The script writes submissions/<team>_<timestamp>/ containing metadata.json, results.json, and rewrites.jsonl — these three files are your submission.
Open a pull request adding submissions/<your-rewriter-name>/. Once your PR is merged, your results show up on the leaderboard.

metadata.json

Describes your submission — no scores.
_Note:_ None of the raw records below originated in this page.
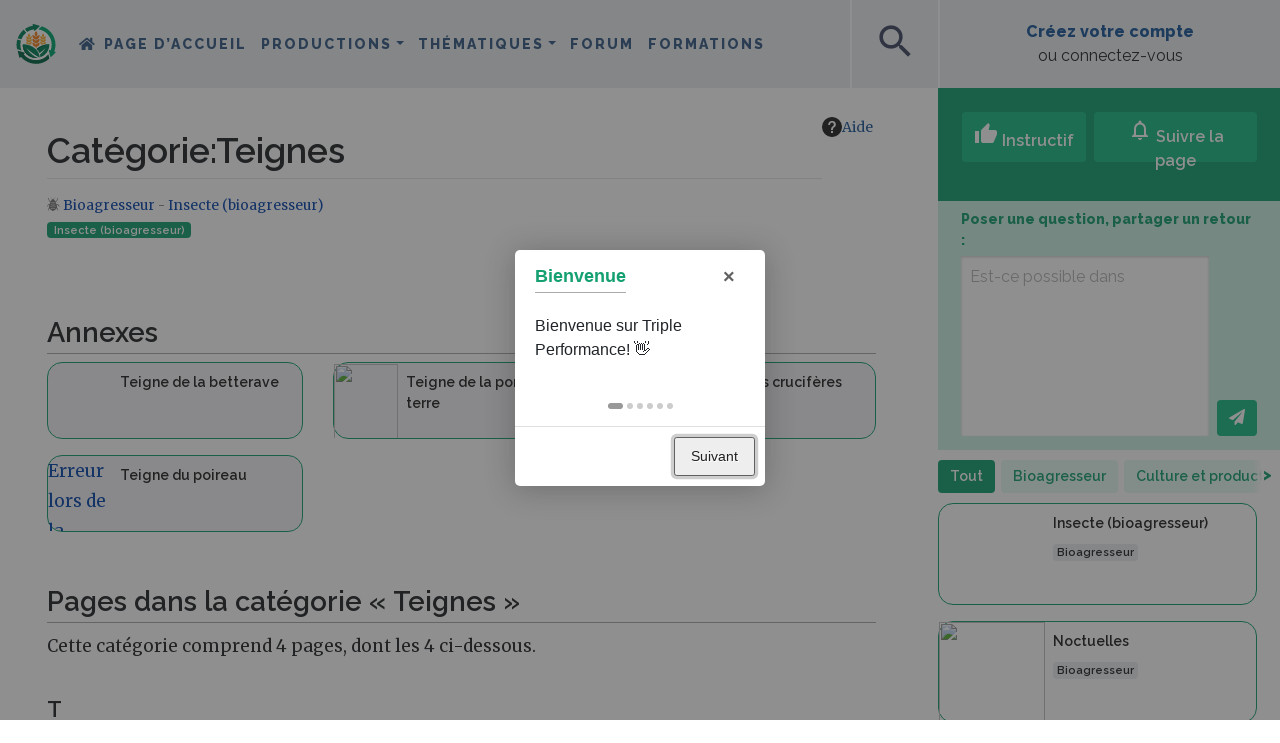

--- FILE ---
content_type: text/css; charset=utf-8
request_url: https://wiki.tripleperformance.fr/load.php?lang=fr&modules=site.styles&only=styles&skin=chameleon
body_size: 465
content:
@import url(https://fonts.googleapis.com/css2?family=Raleway:wght@400;600;800);@import url(https://fonts.googleapis.com/css2?family=Merriweather&display=swap);@import url("https://fonts.googleapis.com/icon?family=Material+Icons|Material+Icons+Outlined");.oo-ui-windowManager-modal.oo-ui-windowManager-floating > .oo-ui-dialog > .oo-ui-window-frame{top:7em}.oo-ui-windowManager-modal > .oo-ui-dialog.oo-ui-window-active{top:90px}.mainContainer .toc ul li{margin-bottom:0.2em}table.infos-formation td,table.infos-formation th{padding:5px 6px;line-height:21px}table.FA_Table{border:2px SOLID #000000;border-collapse:collapse;margin-top:20px}table.FA_Table td{background-color:#ffffff;color:#000000;font-size:10pt;vertical-align:middle;padding:2px 3px 2px 3px;border-bottom:solid 1px #d9ead3;line-height:1.5em}.FA_Table .FA_Petale{background-color:#f3f3f3;text-align:left;font-weight:bold;font-size:12pt;width:189px;min-width:189px}.FA_Table .FA_rappel{background-color:#f3f3f3;text-align:left;font-style:italic;color:#666666}table.FA_subtable{font-weight:bold;width:100%;font-size:10pt}table.FA_subtable td{text-align:left;border-bottom:none;background-color:#f3f3f3}table.FA_subtable td.FA_subtable_right{text-align:right}.FA_Table .FA_Note_Col{text-align:center;font-weight:bold;font-size:19pt;width:28px;min-width:28px;color:#FFFFFF;border-left:solid 1px #d9ead3}.FA_Table .FA_Note_Vert_0{background-color:#ffffff;color:#000000}.FA_Table .FA_Note_Vert_1{background-color:#d9ead3;color:#000000}.FA_Table .FA_Note_Vert_2{background-color:#b6d7a8;color:#000000}.FA_Table .FA_Note_Vert_3{background-color:#93c47d;text-align:center}.FA_Table .FA_Note_Vert_4{background-color:#6aa84f}.FA_Table .FA_Note_Gris_0{background-color:#ffffff;color:#000000}.FA_Table .FA_Note_Gris_1{background-color:#efefef;color:#000000}.FA_Table .FA_Note_Gris_2{background-color:#b7b7b7;color:#000000}.FA_Table .FA_Note_Gris_3{background-color:#999999}.FA_Table .FA_Note_Gris_4{background-color:#434343;text-align:center;font-weight:bold}table.FA_Table td.FA_Note_Header{background-color:#f3f3f3;text-align:center;font-weight:bold;font-size:12pt;border-bottom:none}.FA_Table .FA_Petale_compartiment_texte{text-align:left;min-width:460px}.FA_Table .FA_Petale_compartiment_titre{text-align:left;width:189px;font-weight:bold}.FA_Table .FA_Note_Texte{background-color:#ffffff;text-align:left}.FA_Table .FA_Note_Bleu_0{background-color:#ffffff;color:#000000}.FA_Table .FA_Note_Bleu_1{background-color:#cfe2f3;color:#000000}.FA_Table .FA_Note_Bleu_2{background-color:#9fc5e8;color:#000000}.FA_Table .FA_Note_Bleu_3{background-color:#6fa8dc;text-align:center}.FA_Table .FA_Note_Bleu_4{background-color:#3d85c6}.FA_Table .FA_Note_Rouge_0{background-color:#ffffff;color:#000000}.FA_Table .FA_Note_Rouge_1{background-color:#f4cccc;color:#000000}.FA_Table .FA_Note_Rouge_2{background-color:#ea9999;color:#000000}.FA_Table .FA_Note_Rouge_3{background-color:#e06666;text-align:center}.FA_Table .FA_Note_Rouge_4{background-color:#cc0000}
The example below shows a Mode C run; cost_per_rewrite_usd and run_config are null in Mode A.

{
  "name":                 "My Team",
  "type":                 "model+prompt",
  "mode":                 "C: optimize then score",
  "judges": [
    "openai/gpt-5", "anthropic/claude-sonnet-4.5",
    "google/gemini-3-flash-preview", "deepseek/deepseek-v3.2",
    "meta-llama/llama-4-maverick"
  ],
  "description":          "One-line description of your approach.",
  "cost_per_rewrite_usd": 0.0042,
  "query_blind":          true,
  "contact":              "you@example.com",
  "code_url":             null,
  "paper_url":            null,
  "run_config":          {"rewriter_model": "openai/gpt-4.1", "optimized": true},
  "is_paper_baseline":    false
}

results.json

The scores the leaderboard reads — mean and standard error per judge.

{
  "per_ranker": {
    "gpt_5":                  {"mean": 0.17, "se": 0.02},
    "claude_sonnet_4_5":      {"mean": 0.16, "se": 0.02},
    "gemini_3_flash_preview": {"mean": 0.16, "se": 0.02},
    "deepseek_v3_2":          {"mean": 0.17, "se": 0.02},
    "llama_4_maverick":       {"mean": 0.15, "se": 0.02}
  },
  "total_queries_scored": 2000,
  "total_input_tokens":   12345,
  "total_output_tokens":  12345,
  "estimated_usd_cost":   228.5
}

type must be one of model+prompt, fine-tuned, agent, or other. The five leaderboard judges are always required.
cost_per_rewrite_usd is the average cost per rewrite in USD — auto-estimated in Mode B and Mode C from token usage and provider pricing; null in Mode A.
See submission.md for the full specification and an example submission.